Bias arises in machine learning when we fit an overly simple function to a more complex problem. A theoretical study shows that gradient descent itself may introduce such bias and render algorithms unable to fit data properly.
What’s new: Suriya Gunasekar led colleagues at Toyota Technical Institute at Chicago, University of Southern California, and Technion-Israeli Institute of Technology to demonstrate that a model’s predictions can be limited by its optimization method regardless of the volume or distribution of training data. In some cases, gradient descent can’t find the optimal solution even with all the data in the world.
Key insight: The researchers considered a model’s ability to learn the optimal solution given a particular optimization method and loss function, as well as sufficient training data. They divided loss functions into two categories inspired by (A) linear regression with more parameters than data samples and (B) logistic regression when data classes are separable. Loss functions in category A have obtainable minima: The optimum sits at the bottom of a valley. Those in category B don’t: The optimum lies at the bottom of an infinitely long downward slope. Considering these categories separately enabled the authors to prove results for a variety of optimization methods.
How it works: The researchers found that optimization hyperparameter values can limit the behavior of certain combinations of loss function and optimization method. A well known example: With enough momentum, gradient descent doesn’t get stuck in local minima, but with too little, it gets trapped.
- Linear regression with quadratic loss defines a convex optimization problem. On the other hand, in logistic regression, with some datasets, certain parameters must approach infinity to realize the optimum. The researchers measured bias in such scenarios by whether the optimizer could approach optimal performance given infinite time.

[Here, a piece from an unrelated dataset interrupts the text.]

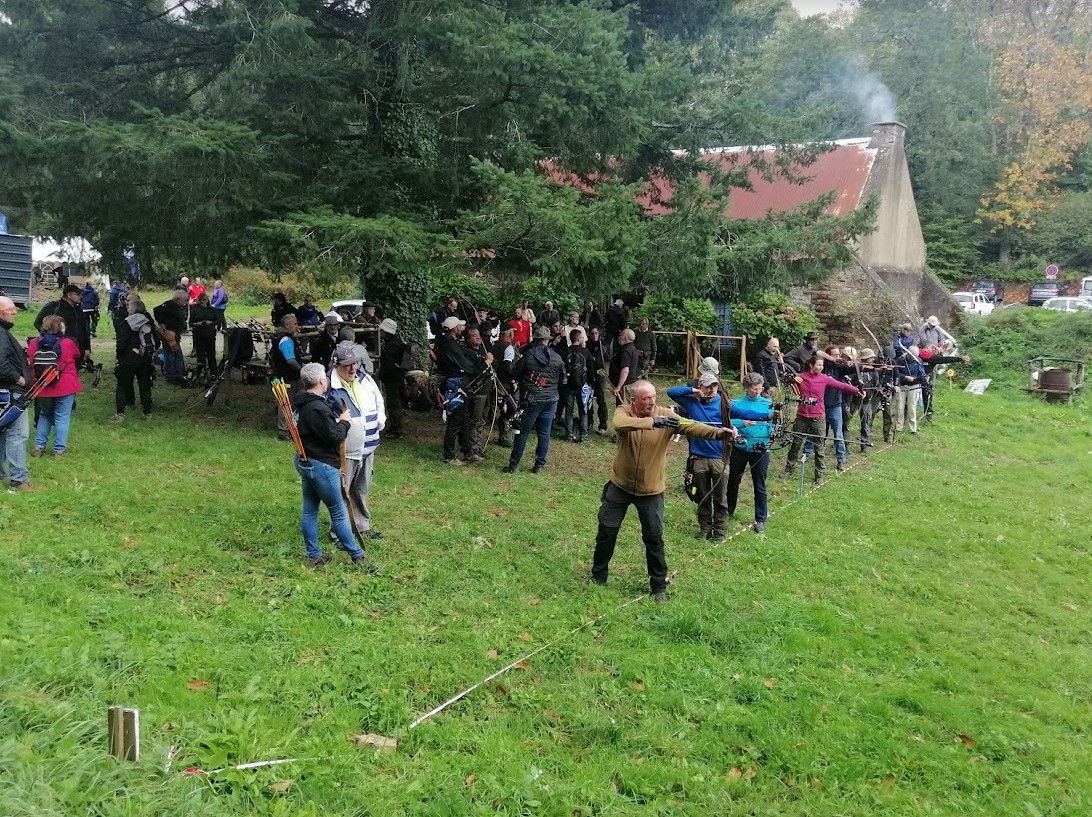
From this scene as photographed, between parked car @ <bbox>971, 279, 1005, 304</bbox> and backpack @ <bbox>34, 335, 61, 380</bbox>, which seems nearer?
backpack @ <bbox>34, 335, 61, 380</bbox>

- In linear models with gradient descent, optimizing losses in category A will always reach the optimal solution. When optimizing losses in category B, how close a model comes to finding an optimal solution depends on how long it trains.
- A natural gradient descent optimizer updates weights by following the gradient and a defined flow (which encourages certain directions, similar to gravity). By extending their results from gradient descent, the researchers showed that natural gradient descent is also biased by the initialization.
- For particular combinations of optimization method and loss function, the researchers were unable to quantify the gap between a solution and the optimum. But they did prove that the bias depends on a model’s learning rate and initialization. In such cases, gradient descent may get stuck in the local minima depending on the starting location.
Results: In theory, gradient descent with loss functions in category A depends on initialization but not hyperparameters. Moreover, momentum depends on both initialization and hyperparameters. For category B, gradient descent always converges on the correct solution given infinite time.
Why it matters: Theory and practice sometimes diverge, but theoretical analyses help simplify practical issues and provide clear guidance when questions arise.
We’re thinking: How to select and tune optimization algorithms is often the realm of tribal knowledge. (We teach some of this in the Deep Learning Specialization.) We’re glad to have higher principles to consult as we debug architectures, datasets, and training methods.